Frontline Initiative: DSPs Responding to Crisis

Tulsa Fire Department CARES:
Connecting People to needed Support During Crises

Author

Travis J. Potts is an EMS Officer/Firefighter/Paramedic in Tulsa, Oklahoma. He is part of the Community Assistance Referral and Education Services (CARES) Program. Travis can be reached at tpotts@cityoftulsa.org.

A man was released from the hospital to return home. This happens every day in America. This situation was different, though. This man went home to a house by himself for the first time. His mother is normally there, but circumstance required her to stay in the hospital. She had been there for him every day of his life to help care for him. He has an intellectual disability, a mental health illness, and physical health issues. Can you imagine how scared he must have been? 

I work for the Tulsa Fire Department. I am an EMS Officer assigned to the Tulsa Fire Department Community Assistance Referral and Education Services (TFD CARES) Program. It is an interdisciplinary, interagency team that pairs a case manager and a firefighter/paramedic together. We seek to build relationships to connect people with support and community resources needed in crises, and often in non-crisis situations. My partner and I work with people who often use 911 and the medical system for meeting a need that they do not know how to obtain elsewhere. This places a burden on the 911 system. In cases where they are responding to non-crisis situations, it can potentially take emergency units away from higher need calls and it may not get the person what they need. TFD CARES takes referrals from first responders and hospitals to identify individuals in the community needing assistance. We go to the person’s home, conduct an interview to identify needs, and connect that person to resources.

We seek to build relationships to connect people with support and community resources needed in crises, and often in non-crisis situations.

The man I mentioned previously reached out to 911. I came into work to find a message on my voicemail. He stated that he was scared, alone, without food, and that he needed a Pepsi really badly. I went out to check on him. What I found was nothing short of horrifying. He answered the door naked, covered in fecal matter, and angry that I didn’t have a Pepsi for him. He actually slammed the door in my face after finding I had no Pepsi!

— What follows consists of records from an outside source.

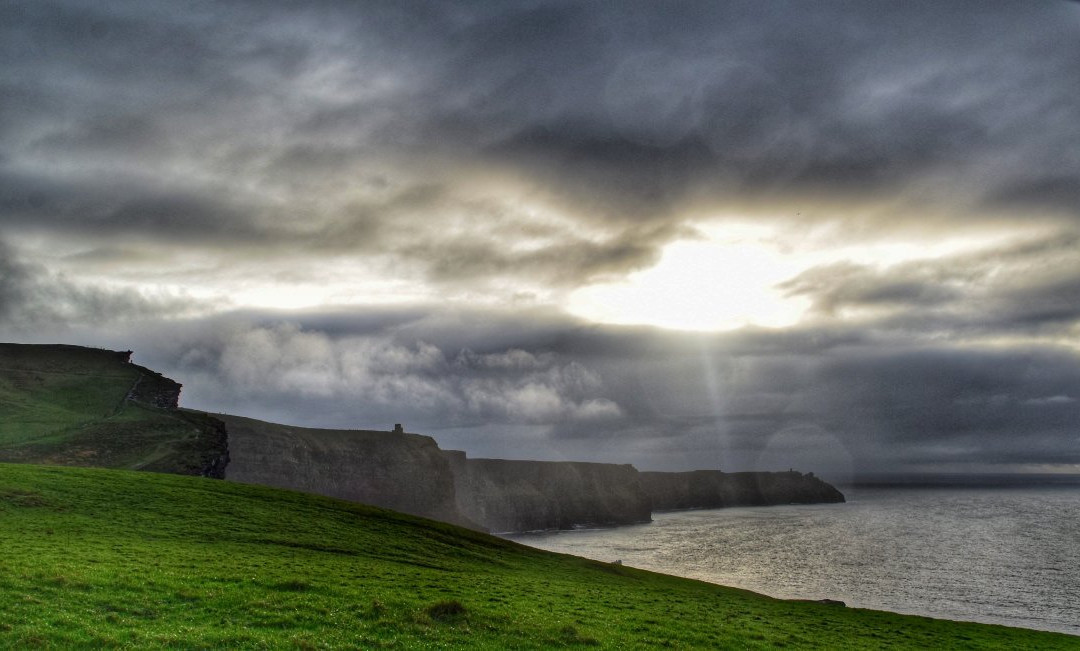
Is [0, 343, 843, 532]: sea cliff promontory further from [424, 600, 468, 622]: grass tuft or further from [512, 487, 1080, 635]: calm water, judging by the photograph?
[424, 600, 468, 622]: grass tuft

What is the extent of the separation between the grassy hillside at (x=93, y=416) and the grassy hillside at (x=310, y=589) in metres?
31.1

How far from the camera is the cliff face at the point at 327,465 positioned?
162 meters

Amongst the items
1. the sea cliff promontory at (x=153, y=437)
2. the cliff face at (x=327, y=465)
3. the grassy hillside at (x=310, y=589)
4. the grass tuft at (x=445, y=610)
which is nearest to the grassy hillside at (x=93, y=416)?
the sea cliff promontory at (x=153, y=437)

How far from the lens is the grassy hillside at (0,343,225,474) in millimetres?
80438

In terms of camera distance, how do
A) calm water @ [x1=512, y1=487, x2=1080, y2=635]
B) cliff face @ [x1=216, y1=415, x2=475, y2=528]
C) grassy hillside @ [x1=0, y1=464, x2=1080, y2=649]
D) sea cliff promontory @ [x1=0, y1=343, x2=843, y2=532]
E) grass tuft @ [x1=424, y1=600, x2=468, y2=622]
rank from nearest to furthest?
1. grassy hillside @ [x1=0, y1=464, x2=1080, y2=649]
2. grass tuft @ [x1=424, y1=600, x2=468, y2=622]
3. calm water @ [x1=512, y1=487, x2=1080, y2=635]
4. sea cliff promontory @ [x1=0, y1=343, x2=843, y2=532]
5. cliff face @ [x1=216, y1=415, x2=475, y2=528]

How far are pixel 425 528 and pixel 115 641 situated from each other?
135ft

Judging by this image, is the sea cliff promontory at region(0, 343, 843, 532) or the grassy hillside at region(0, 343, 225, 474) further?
the sea cliff promontory at region(0, 343, 843, 532)

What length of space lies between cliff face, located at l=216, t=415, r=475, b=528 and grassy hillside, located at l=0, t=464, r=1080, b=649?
11183cm

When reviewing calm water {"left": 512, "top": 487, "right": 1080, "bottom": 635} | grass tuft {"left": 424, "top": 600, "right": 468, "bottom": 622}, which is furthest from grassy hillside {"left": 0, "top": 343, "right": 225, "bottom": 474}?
calm water {"left": 512, "top": 487, "right": 1080, "bottom": 635}

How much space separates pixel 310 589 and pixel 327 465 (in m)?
159

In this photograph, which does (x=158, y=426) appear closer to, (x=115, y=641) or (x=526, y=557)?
(x=526, y=557)

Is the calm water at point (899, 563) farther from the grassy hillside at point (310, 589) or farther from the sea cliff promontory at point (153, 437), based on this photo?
the sea cliff promontory at point (153, 437)

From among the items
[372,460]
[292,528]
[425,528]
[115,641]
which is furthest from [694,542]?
[115,641]

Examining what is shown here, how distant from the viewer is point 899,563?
11031cm
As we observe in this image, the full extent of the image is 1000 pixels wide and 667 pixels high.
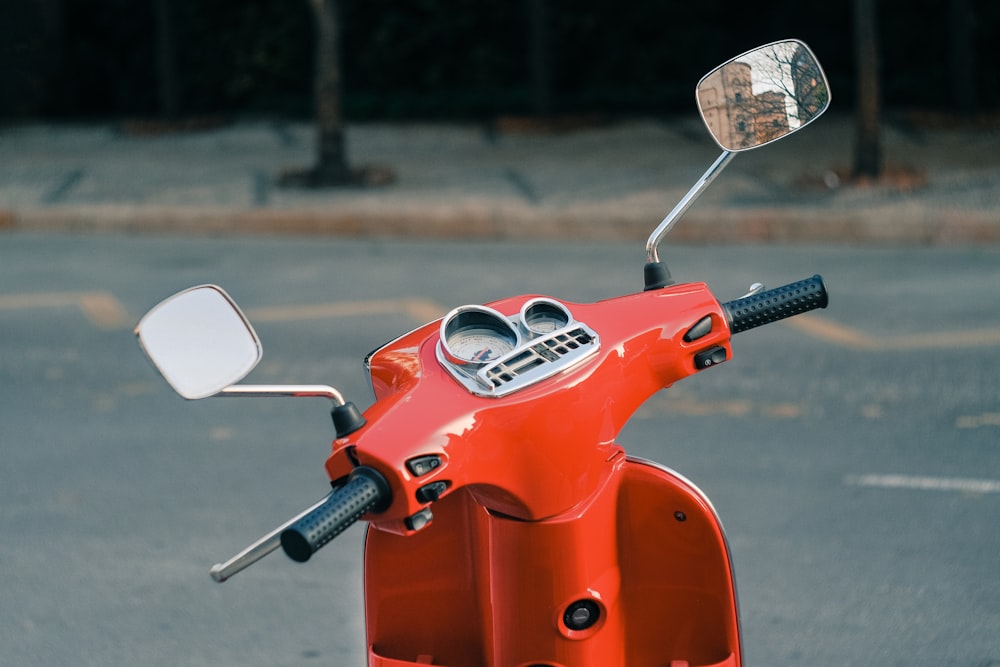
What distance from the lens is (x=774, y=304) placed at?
2580 millimetres

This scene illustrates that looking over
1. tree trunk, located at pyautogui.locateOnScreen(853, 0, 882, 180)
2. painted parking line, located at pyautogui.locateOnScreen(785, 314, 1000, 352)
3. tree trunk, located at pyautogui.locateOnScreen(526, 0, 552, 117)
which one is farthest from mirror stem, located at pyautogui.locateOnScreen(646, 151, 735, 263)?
tree trunk, located at pyautogui.locateOnScreen(526, 0, 552, 117)

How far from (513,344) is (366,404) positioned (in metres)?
4.34

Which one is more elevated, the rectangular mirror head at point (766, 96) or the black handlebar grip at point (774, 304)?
the rectangular mirror head at point (766, 96)

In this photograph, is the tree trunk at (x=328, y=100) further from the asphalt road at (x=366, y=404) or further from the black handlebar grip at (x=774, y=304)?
the black handlebar grip at (x=774, y=304)

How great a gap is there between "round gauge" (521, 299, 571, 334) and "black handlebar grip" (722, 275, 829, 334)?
12.3 inches

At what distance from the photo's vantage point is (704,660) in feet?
8.66

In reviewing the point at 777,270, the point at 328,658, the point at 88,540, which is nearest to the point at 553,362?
the point at 328,658

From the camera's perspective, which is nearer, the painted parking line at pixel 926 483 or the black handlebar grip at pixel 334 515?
the black handlebar grip at pixel 334 515

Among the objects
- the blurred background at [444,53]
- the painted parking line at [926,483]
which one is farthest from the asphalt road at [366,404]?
the blurred background at [444,53]

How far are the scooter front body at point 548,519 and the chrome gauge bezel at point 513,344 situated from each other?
0.9 inches

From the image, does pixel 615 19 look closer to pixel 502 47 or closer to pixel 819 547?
pixel 502 47

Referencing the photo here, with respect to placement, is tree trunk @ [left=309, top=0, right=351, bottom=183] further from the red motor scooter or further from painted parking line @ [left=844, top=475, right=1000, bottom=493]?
the red motor scooter

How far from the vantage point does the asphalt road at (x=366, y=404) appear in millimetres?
4516

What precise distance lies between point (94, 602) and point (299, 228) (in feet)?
22.1
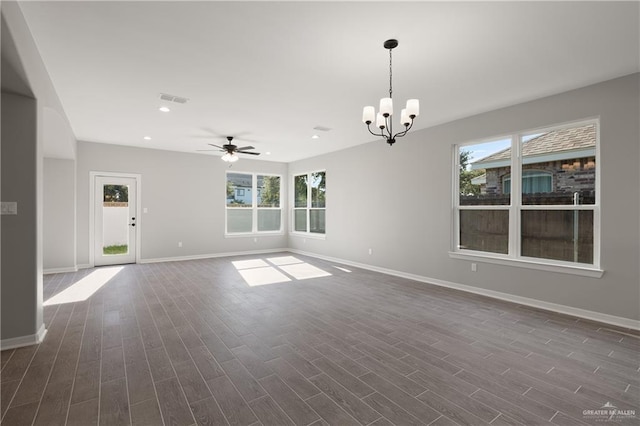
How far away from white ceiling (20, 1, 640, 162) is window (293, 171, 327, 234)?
3.65m

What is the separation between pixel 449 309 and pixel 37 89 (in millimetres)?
5282

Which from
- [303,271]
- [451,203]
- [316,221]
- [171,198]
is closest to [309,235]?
[316,221]

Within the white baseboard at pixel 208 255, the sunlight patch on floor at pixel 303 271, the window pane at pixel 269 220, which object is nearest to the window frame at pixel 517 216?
the sunlight patch on floor at pixel 303 271

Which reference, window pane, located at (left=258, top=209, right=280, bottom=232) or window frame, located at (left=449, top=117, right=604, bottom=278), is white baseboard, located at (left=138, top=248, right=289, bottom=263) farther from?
window frame, located at (left=449, top=117, right=604, bottom=278)

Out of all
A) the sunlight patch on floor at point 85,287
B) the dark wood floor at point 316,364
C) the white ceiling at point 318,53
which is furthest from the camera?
the sunlight patch on floor at point 85,287

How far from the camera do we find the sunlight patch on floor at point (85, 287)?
4199mm

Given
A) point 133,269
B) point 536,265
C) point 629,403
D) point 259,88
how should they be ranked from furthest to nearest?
point 133,269
point 536,265
point 259,88
point 629,403

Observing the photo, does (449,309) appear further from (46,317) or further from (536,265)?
(46,317)

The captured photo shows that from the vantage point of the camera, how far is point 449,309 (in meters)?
3.91

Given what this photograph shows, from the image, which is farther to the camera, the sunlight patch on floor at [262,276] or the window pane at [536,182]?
the sunlight patch on floor at [262,276]

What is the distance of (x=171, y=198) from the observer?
7465mm

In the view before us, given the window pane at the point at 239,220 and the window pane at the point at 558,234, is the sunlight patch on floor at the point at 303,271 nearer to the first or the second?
the window pane at the point at 239,220

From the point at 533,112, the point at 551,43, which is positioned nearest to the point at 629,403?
the point at 551,43

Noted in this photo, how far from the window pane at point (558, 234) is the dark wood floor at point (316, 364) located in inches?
Answer: 32.5
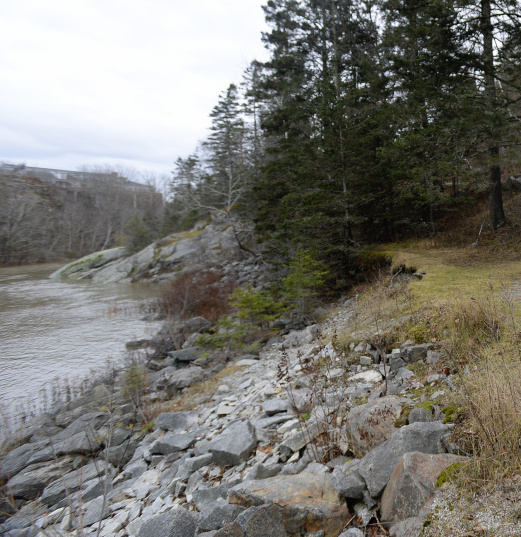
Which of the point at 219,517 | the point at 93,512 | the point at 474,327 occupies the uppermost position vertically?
the point at 474,327

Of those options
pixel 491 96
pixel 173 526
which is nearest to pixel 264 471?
pixel 173 526

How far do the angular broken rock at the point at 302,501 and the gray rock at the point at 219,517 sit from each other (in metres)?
0.07

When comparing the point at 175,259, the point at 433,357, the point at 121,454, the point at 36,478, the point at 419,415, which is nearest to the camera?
the point at 419,415

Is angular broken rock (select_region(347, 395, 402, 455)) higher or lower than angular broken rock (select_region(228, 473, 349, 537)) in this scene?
higher

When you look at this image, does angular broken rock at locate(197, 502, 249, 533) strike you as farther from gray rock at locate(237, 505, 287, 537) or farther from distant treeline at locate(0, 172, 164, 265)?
distant treeline at locate(0, 172, 164, 265)

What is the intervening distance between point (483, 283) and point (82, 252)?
5861 centimetres

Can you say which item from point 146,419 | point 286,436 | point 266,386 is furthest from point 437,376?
point 146,419

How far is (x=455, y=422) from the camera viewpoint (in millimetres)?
2668

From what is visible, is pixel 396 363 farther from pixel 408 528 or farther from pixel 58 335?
pixel 58 335

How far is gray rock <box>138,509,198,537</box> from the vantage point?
262 cm

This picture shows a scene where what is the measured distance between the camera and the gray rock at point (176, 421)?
5.65m

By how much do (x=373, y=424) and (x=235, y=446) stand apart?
163cm

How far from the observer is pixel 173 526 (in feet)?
8.69

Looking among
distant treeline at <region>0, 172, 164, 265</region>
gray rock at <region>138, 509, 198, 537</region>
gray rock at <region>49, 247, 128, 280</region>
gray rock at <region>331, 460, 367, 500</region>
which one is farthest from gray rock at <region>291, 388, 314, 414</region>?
gray rock at <region>49, 247, 128, 280</region>
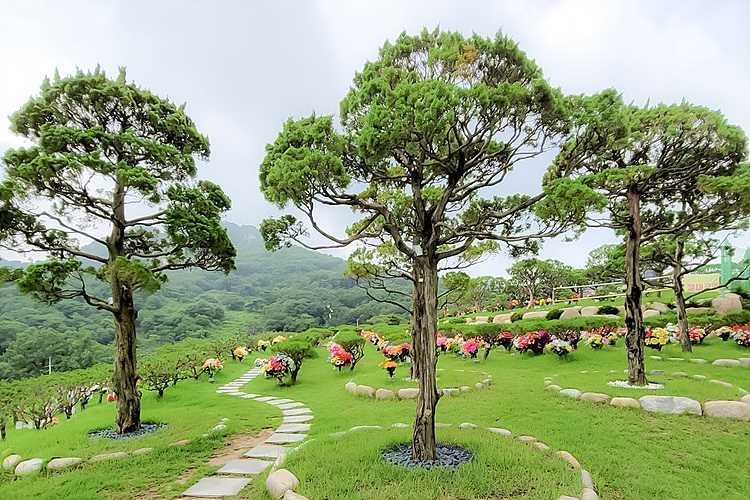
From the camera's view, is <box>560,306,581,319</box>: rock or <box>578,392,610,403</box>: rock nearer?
<box>578,392,610,403</box>: rock

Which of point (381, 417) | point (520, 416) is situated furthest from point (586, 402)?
point (381, 417)

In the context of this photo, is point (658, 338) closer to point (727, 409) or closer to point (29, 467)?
point (727, 409)

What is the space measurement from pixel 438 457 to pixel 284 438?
9.37 feet

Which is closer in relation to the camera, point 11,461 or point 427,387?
point 427,387

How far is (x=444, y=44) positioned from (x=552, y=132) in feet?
5.52

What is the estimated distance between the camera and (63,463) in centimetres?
539

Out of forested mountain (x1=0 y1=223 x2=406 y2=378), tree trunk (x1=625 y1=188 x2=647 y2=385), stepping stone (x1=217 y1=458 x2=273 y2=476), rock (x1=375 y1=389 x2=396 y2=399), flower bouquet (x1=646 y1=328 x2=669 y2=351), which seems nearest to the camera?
stepping stone (x1=217 y1=458 x2=273 y2=476)

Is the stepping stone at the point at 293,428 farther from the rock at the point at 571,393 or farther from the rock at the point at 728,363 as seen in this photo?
the rock at the point at 728,363

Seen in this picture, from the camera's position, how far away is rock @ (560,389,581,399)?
25.1ft

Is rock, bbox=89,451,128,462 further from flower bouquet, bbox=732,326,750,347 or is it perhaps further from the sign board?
the sign board

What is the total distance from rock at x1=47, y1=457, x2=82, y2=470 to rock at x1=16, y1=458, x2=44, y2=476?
4.3 inches

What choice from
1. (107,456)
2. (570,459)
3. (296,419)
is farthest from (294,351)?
(570,459)

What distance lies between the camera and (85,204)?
690 centimetres

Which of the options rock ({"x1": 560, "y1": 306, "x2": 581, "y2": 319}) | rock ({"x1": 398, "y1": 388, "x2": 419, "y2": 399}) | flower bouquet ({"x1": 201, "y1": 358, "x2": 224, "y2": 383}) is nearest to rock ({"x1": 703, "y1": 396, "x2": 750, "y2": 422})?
rock ({"x1": 398, "y1": 388, "x2": 419, "y2": 399})
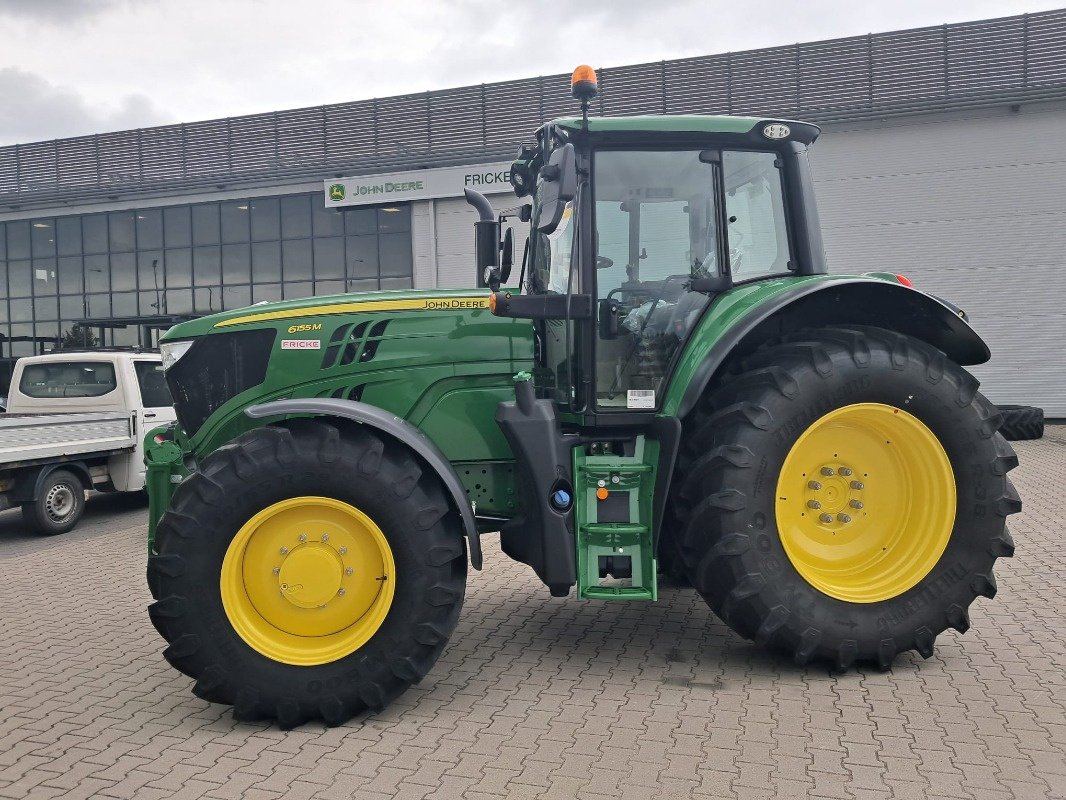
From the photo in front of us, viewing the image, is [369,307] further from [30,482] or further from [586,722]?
[30,482]

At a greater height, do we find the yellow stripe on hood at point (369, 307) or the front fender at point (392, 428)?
the yellow stripe on hood at point (369, 307)

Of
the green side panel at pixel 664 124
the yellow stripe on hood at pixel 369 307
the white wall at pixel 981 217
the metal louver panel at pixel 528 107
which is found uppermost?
the metal louver panel at pixel 528 107

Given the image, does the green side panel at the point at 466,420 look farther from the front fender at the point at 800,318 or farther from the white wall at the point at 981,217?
the white wall at the point at 981,217

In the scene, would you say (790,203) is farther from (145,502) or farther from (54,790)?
(145,502)

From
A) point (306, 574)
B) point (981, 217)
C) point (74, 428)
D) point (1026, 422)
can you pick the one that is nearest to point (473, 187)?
point (981, 217)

After getting an ambulance and law enforcement to help, we were able to talk him into letting us inside. We found cigarettes thrown on the floor after being half-smoked. The sheets on his bed were covered in fecal matter. He started telling us how harrowing the last 48 hours had been for him. He became agitated when we suggested a return to the hospital and refused any help. No one had legal guardianship, or power of attorney, that would allow them to help make decisions for him. We had to leave him alone for another night.

My partner and I returned the next day with a Pepsi to build rapport. We talked him into going to the hospital. We worked with hospital case management, Department of Human Services, and community agencies to ensure his safety going forward. He is in a better situation now. We continue to work with him and his family to put a plan together for the future.

This case highlights that there are times when people who do not have an official diagnosis, formal support, and legal documents in place can have difficulty getting supports they need. Education on the importance of these things must continue. There was no plan in place for supporting this person when his situation shifted. As an EMS Officer, it is helpful for us to be aware of the whole picture regarding what happens when crisis strikes. We need to take the opportunity in non-critical situations to encourage families to plan for those times.

In contrast, there was another situation I responded to that involved a boy who had co-occurring disabilities. His mother was his paid caretaker. She had completed critical training required by the state as a direct support professional. When her son had an emergency, she met us at the door with legal documents in hand. The documents detailed his needs and wishes and that she is his guardian. This information and her being able to talk us through the specifics of his needs was vital for us as first responders. This was so helpful for me. I am familiar with different types of disabilities that impact people. However, it is helpful to understand how they affect him specifically. She was a critical and professional member of the team, providing information that assisted us in making decisions concerning his treatment. I was impacted by how she advocated for her son. She was prepared to assist us in his medical care during an emergency.